ZIEL DER AUFGABE: Nenne alle Gesetzesvorschriften, die im Textauszug zur Besuchsüberwachung angeführt werden, in der dort verwendeten Schreibweise.

══ TEXTAUSZUG ══

Zudem besteht in der JVA Neubrandenburg die Möglichkeit, in einem kleineren Raum sog. Einzelbesuche durchzuführen, bei denen der Gefangene mit lediglich einem Besucher zusammentrifft und ebenfalls eine Überwachung durch einen Beamten stattfindet. In diesen Fällen erscheinen Verdunkelungshandlungen nahezu ausgeschlossen. Nach Aktenlage wird eine solche zusätzliche Sicherungsmaßnahme jedoch vorliegend nicht erforderlich sein. Zwar stellt die Besuchsüberwachung generell einen erheblichen Eingriff in den persönlichen, durch Art. 2 Abs. 1 GG i.V.m. Art. 1 Abs. 1 GG geschützten Lebensbereich sowohl des Angeklagten als auch des Besuchers dar. Es müssen daher - wie bei allen grundrechtseinschränkenden Anordnungen nach § 119 Abs. 3 StPO - konkrete Anhaltspunkte für einen Missbrauch, der eine Gefährdung von Haftzweck oder Ordnung der Anstalt mit sich brächte, vorliegen (BVerfG NStZ 1994, 52 und NStZ 1996, 613). Diese sind hier jedoch - jedenfalls in einem Umfang, der die Anordnung der Besuchsüberwachung rechtfertigt - schon deshalb gegeben, weil die Beschwerdeführerin als Entlastungszeugin in der demnächst anstehenden Berufungshauptverhandlung gegen den Angeklagten aussagen und sie ihm jetzt wieder nahe stehen soll. Die Befürchtung, dass - auch seitens der Zeugin - Versuche unternommen werden könnten, Absprachen im Hinblick auf den Prozess zu treffen, ist daher nicht von der Hand zu weisen.

═══
══ ERFASSTE DATEN ══

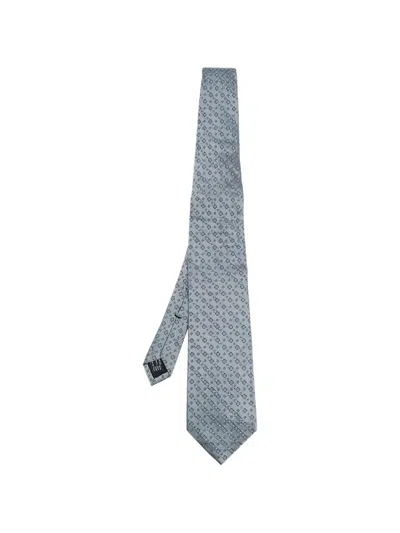 Pre-owned Gucci Micro Motif Jacquard Tie In Gray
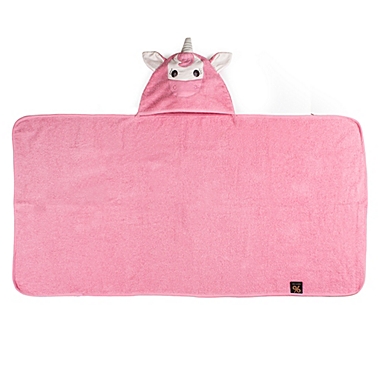 Ninety Six Kids Bath Collection 27&quot; x 54&quot; Cotton Pink Unicorn Hooded Bath Towel. View a larger version of this product image.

═══

LÖSUNG:
- Art. 2 Abs. 1 GG
- Art. 1 Abs. 1 GG
- § 119 Abs. 3 StPO